Anyway...we now have colours.  It will be really colourful, in a muted, pastel sort of way.

Dresses for the three little flower girls are almost done.  They already look adorable.  Now the big question is...which one will get to wear the pink ribbon sash?  There seems to be contention on this issue, as they each ask me
-Don't girls always get to wear pink, all girls, always pink?



Now the Mother of the Bride needs a dress, or at least a decision about one.
Stay tuned.  To be continued........ 


ps. 

As Blogger has boycotted my profile and won't let me comment on some of my fav blogs, I want to take this opportunity to tell:

K- you are  hilarious and I can't even imagine you on Martinis.
Jeff- you are welcome to cook for me anytime...looks delicious
Boob Nazi- bras were made to torture women.  The prices alone are enough to give a person apoplexy
Amy- I'm with Jake...micromanagement belongs in computer labs...would you like to take over Blogger on my behalf?

If you follow these people, please, please tell them I love them and I have linked to them....I am still HERE!

Wednesday, June 15, 2011

Fathers' Day Stories #2

        I was the first one up.  With my hair a shaggy halo around my head, my eyes half open, I navigated the steep stairs down to the first-floor bathroom.  It was cold on the tile floor.  I curled up my toes, swinging my feet to get loose from my flannel pajama bottoms.  I sang a little song and carefully measured out the allowed amount of toilet paper one small girl was permitted.  As I moved to the sink to wash my hands, I saw a most amazing thing:  The bathtub was half-full of water and....heavens...fish!

■ Written problem 1: Quote the records word for word, starting with the line that contains "Given the options" and going on through the end of the records.
The blog post and the records have no connection to each other and are separate material.

■ Provided records:
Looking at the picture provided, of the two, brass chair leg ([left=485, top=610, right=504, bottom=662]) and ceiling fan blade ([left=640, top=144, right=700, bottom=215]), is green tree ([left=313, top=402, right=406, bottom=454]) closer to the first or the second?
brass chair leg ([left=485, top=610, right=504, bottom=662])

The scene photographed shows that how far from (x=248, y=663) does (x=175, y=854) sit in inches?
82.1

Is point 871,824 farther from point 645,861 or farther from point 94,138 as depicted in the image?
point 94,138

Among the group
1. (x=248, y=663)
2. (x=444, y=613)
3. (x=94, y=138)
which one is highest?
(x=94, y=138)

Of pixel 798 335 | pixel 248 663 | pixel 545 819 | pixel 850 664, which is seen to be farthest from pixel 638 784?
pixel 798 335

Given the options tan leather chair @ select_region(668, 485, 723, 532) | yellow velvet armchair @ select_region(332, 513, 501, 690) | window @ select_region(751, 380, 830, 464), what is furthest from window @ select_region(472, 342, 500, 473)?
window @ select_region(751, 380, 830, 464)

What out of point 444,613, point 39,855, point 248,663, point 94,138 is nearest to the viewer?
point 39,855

■ Written problem 2: Print the blog post in full, word for word.

■ Exercise answer 1:
Given the options tan leather chair @ select_region(668, 485, 723, 532) | yellow velvet armchair @ select_region(332, 513, 501, 690) | window @ select_region(751, 380, 830, 464), what is furthest from window @ select_region(472, 342, 500, 473)?
window @ select_region(751, 380, 830, 464)

What out of point 444,613, point 39,855, point 248,663, point 94,138 is nearest to the viewer?
point 39,855

■ Exercise answer 2:
Anyway...we now have colours.  It will be really colourful, in a muted, pastel sort of way.

Dresses for the three little flower girls are almost done.  They already look adorable.  Now the big question is...which one will get to wear the pink ribbon sash?  There seems to be contention on this issue, as they each ask me
-Don't girls always get to wear pink, all girls, always pink?



Now the Mother of the Bride needs a dress, or at least a decision about one.
Stay tuned.  To be continued........ 


ps. 

As Blogger has boycotted my profile and won't let me comment on some of my fav blogs, I want to take this opportunity to tell:

K- you are  hilarious and I can't even imagine you on Martinis.
Jeff- you are welcome to cook for me anytime...looks delicious
Boob Nazi- bras were made to torture women.  The prices alone are enough to give a person apoplexy
Amy- I'm with Jake...micromanagement belongs in computer labs...would you like to take over Blogger on my behalf?

If you follow these people, please, please tell them I love them and I have linked to them....I am still HERE!

Wednesday, June 15, 2011

Fathers' Day Stories #2

        I was the first one up.  With my hair a shaggy halo around my head, my eyes half open, I navigated the steep stairs down to the first-floor bathroom.  It was cold on the tile floor.  I curled up my toes, swinging my feet to get loose from my flannel pajama bottoms.  I sang a little song and carefully measured out the allowed amount of toilet paper one small girl was permitted.  As I moved to the sink to wash my hands, I saw a most amazing thing:  The bathtub was half-full of water and....heavens...fish!